As part of this study, Radovich and his team made real strides toward identifying genetic elements that are common across the various types of cancer bundled into the triple-negative group. “Out of 14,000 or so expressed genes, we were able to find with Ingenuity about 146 that acted as the common denominator — and a large proportion of them belong to a single network,” he says. With this new information, his lab is now moving ahead with mouse testing of drug targets that might influence that network.

IPA has played a pivotal role in these studies, says Radovich, who uses several bioinformatics tools, many of them developed at universities. “A company can invest in people who can really debug software and commit to quality control,” he says. “What you’re really buying with IPA is a high-quality database and a really well done tool that gives you faster time to results. You’ve got the confidence that the information it generates is right.” IPA features such as Upstream Regulator Analysis, Causal Network Analysis, and Molecular Activity Predictor go well beyond what publicly available tools can offer, he adds.
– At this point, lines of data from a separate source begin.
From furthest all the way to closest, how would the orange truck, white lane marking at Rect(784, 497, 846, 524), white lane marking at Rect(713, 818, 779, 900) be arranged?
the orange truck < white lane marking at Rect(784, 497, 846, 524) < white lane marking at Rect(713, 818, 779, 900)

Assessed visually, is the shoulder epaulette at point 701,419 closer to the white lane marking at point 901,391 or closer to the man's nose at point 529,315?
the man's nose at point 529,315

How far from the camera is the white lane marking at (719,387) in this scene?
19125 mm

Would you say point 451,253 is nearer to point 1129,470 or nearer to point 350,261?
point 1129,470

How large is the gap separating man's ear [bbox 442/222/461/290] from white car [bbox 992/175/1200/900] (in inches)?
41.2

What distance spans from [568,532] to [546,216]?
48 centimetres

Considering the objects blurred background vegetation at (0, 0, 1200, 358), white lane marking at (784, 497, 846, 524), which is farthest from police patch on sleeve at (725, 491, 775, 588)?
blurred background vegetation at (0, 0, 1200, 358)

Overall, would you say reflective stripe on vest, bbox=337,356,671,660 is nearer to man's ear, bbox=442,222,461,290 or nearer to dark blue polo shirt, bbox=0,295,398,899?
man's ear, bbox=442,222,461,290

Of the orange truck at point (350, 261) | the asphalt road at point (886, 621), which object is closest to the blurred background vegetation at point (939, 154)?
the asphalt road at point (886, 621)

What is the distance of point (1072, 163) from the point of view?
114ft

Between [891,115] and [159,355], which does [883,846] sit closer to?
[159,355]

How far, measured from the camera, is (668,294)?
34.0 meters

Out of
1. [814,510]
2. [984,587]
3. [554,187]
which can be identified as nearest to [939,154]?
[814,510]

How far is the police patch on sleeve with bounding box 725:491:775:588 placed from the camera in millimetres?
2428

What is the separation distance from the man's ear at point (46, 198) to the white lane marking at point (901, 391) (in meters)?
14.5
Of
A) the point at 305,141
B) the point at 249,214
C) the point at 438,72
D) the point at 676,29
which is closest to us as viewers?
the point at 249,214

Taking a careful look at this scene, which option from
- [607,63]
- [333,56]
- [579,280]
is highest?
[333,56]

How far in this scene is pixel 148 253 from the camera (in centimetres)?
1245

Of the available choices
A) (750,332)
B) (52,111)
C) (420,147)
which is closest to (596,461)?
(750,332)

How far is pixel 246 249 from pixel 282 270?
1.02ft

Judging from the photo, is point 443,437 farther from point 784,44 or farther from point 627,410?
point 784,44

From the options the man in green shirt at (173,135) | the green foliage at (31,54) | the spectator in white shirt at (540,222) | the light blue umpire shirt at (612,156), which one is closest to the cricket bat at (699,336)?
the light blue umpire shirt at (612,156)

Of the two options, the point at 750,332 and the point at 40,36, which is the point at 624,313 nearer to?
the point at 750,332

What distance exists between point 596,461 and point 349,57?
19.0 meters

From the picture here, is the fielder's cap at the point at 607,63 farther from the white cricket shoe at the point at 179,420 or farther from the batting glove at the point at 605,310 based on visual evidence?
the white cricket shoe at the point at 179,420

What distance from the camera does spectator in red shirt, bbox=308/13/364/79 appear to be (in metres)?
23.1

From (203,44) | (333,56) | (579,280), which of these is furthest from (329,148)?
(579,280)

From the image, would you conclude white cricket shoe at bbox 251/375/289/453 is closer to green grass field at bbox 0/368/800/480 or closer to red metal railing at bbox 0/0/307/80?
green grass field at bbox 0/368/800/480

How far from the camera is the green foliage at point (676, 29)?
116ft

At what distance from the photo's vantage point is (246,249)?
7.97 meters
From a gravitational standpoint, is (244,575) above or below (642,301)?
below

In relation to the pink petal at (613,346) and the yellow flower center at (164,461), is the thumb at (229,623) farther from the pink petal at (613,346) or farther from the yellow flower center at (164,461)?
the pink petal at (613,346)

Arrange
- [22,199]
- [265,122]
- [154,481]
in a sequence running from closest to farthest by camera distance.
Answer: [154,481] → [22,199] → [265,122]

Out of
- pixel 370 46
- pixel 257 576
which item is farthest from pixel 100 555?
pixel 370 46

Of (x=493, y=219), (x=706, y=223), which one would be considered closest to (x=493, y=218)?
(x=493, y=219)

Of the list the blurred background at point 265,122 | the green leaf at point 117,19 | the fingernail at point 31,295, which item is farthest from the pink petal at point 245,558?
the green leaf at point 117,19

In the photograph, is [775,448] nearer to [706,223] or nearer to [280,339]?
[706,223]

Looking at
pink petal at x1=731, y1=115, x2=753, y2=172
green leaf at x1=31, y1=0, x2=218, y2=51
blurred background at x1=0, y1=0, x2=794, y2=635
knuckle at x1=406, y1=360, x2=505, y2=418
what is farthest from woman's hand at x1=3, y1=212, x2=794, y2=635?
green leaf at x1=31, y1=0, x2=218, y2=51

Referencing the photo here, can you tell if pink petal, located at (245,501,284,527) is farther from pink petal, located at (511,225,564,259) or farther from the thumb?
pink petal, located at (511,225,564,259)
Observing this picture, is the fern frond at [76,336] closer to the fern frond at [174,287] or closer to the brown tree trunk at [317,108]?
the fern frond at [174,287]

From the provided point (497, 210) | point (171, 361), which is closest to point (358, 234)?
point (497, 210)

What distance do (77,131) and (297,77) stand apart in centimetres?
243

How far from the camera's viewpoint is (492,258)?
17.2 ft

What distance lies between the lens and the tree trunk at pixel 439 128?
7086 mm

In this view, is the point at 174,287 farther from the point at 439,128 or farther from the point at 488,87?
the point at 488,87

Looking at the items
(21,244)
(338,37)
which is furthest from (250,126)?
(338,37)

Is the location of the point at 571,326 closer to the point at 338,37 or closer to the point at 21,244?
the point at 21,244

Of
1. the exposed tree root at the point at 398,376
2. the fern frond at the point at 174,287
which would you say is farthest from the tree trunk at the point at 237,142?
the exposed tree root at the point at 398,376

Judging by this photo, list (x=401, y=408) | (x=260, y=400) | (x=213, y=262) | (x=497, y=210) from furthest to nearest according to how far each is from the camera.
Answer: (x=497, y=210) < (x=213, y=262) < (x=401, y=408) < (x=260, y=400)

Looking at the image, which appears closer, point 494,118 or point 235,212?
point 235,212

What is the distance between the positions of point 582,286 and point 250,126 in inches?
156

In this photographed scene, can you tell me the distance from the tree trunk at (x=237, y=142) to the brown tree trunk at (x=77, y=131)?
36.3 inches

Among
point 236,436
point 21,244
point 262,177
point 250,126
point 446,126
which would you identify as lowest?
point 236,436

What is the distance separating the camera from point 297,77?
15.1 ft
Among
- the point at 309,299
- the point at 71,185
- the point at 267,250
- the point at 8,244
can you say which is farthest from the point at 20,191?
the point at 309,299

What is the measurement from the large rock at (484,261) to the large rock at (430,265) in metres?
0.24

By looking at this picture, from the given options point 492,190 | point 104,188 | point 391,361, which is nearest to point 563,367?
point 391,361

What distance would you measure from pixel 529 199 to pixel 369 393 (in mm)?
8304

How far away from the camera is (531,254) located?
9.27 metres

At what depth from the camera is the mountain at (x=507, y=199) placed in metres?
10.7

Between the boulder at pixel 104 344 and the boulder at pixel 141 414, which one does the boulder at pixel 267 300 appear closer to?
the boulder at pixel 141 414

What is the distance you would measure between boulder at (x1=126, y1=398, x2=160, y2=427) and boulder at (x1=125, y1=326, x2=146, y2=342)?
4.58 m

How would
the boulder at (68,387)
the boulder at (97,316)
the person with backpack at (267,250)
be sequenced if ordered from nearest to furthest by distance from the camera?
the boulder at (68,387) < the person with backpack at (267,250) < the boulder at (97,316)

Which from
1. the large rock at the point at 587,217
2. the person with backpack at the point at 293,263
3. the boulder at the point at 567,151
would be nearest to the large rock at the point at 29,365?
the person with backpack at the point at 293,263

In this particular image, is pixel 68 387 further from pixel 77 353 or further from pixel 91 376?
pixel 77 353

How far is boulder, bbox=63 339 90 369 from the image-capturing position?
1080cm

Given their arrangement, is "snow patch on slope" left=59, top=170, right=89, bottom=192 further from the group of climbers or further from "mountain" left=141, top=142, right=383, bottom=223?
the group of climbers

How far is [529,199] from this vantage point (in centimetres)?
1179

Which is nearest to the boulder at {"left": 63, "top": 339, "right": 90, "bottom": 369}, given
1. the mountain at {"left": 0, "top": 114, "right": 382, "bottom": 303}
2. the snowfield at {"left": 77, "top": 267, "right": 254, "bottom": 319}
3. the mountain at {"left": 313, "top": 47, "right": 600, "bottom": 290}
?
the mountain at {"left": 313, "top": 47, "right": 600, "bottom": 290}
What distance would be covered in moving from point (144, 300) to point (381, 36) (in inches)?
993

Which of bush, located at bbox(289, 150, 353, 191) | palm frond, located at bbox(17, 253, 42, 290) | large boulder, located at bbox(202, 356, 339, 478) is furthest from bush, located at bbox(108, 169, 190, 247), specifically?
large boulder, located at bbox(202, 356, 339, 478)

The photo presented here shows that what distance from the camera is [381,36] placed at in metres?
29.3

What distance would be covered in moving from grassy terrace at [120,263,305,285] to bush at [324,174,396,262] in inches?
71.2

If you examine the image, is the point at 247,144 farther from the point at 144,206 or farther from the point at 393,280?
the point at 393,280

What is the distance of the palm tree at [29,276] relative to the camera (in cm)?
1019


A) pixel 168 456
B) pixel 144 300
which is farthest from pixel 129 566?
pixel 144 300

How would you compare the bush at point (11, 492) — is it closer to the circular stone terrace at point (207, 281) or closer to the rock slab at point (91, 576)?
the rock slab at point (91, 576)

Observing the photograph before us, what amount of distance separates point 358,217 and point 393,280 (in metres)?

His lab has begun to use Variant Analysis as well, which Radovich says is “better than any other variant annotation tool I’ve used.” The team currently uses the Ingenuity tools separately, but is planning projects that would take advantage of both.

Community effort

Ultimately, Radovich has deployed these tools because he knows they can get him closer to his real goal: helping the breast cancer community that has embraced him and his research team. The photos of patients and advocates around his office remind him and his lab colleagues that these are real people who need real solutions.

“I got into breast cancer through where I did my training, but then it was the community that came around me,” Radovich says. “We’ve had a lot of support from advocacy groups, triple-negative breast cancer survivors, and patients who visit our laboratory. They may not be scientists, but they love the work and support it heavily.”

To keep in touch with these champions, the lab has started a Facebook page; patients and lab members alike post and comment actively on it. The team also emails supporters and attends patient visits with their physicians whenever possible. “It’s important to make time for it,” Radovich says. “I want my laboratory to always remember why they do what they do. The patients, survivors, and advocates are a phenomenal group of people.”